Above flow diagram is only a close estimation of the feature in production so as to not expose any sensitive data.

Some mails might get neglected (For example, a team member might leave the company or the mail might get buried) and the old models would stay there indefinitely. To ensure that those unused models were disposed for sure, the platform would wait for 50 days and would send out a final email mentioning that the model is scheduled to be deleted in 10 days. After 60 days, the model would be scheduled to be deleted for sure. Another celery worker monitoring a Redis queue would be checking for entries which satisfy this condition and would delete the models. The model could be stored in an Amazon S3 bucket or a HIVE DB. The worker should detect where the model is stored and should run the respective code according to the place where it was stored.
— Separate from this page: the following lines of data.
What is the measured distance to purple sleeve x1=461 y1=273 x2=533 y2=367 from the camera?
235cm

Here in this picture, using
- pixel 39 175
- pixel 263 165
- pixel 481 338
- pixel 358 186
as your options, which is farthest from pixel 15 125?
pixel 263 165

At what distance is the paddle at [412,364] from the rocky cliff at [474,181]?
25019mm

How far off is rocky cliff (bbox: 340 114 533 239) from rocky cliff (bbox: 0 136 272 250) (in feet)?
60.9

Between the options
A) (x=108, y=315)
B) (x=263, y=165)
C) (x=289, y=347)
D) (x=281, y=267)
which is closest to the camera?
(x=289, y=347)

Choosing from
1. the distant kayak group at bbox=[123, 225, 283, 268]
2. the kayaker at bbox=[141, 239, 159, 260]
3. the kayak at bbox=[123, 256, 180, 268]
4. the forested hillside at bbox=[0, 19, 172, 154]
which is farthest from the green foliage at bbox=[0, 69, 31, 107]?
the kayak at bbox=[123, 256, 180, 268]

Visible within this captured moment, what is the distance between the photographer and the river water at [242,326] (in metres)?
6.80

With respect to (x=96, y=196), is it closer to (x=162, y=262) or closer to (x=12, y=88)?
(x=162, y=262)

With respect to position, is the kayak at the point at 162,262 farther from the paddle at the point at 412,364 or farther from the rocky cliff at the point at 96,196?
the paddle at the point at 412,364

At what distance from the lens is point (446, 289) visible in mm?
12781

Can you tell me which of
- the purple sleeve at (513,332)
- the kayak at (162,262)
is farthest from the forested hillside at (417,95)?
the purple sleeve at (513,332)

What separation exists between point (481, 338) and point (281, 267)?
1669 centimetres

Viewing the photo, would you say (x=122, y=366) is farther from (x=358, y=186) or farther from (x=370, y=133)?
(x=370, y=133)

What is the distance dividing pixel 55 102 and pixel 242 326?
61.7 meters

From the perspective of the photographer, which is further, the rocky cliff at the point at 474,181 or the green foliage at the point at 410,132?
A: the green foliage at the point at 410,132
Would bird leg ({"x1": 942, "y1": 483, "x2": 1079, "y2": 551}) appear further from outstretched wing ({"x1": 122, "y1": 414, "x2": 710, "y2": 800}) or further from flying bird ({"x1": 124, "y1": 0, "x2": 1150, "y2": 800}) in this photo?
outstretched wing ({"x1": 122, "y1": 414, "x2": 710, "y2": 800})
One of the primary factors taken into consideration when developing this feature was to maintain code modularity and reusability (which should be true for every feature implementation). As it turns out, there was similar issue with our clients training data. The same scenario would play out when the data scientist would be testing with their training data (featuresets) and would end up with multiple featuresets being generated with only the best one being put to use. This was an area of Improvement for the platform. Through the feature I developed, this was solved just by spinning up two new celery workers (for each environment), One to call the API to get the information about old featuresets and the other to dispose of older featuresets through the hive connector.

Time taken to complete: 3-4 Sprints.

Tech Stack and skills used: Python, Django, Python Celery, Redis, boto3, Hive connector, Docker, REST APIs,, Unit Testing and CI/CD.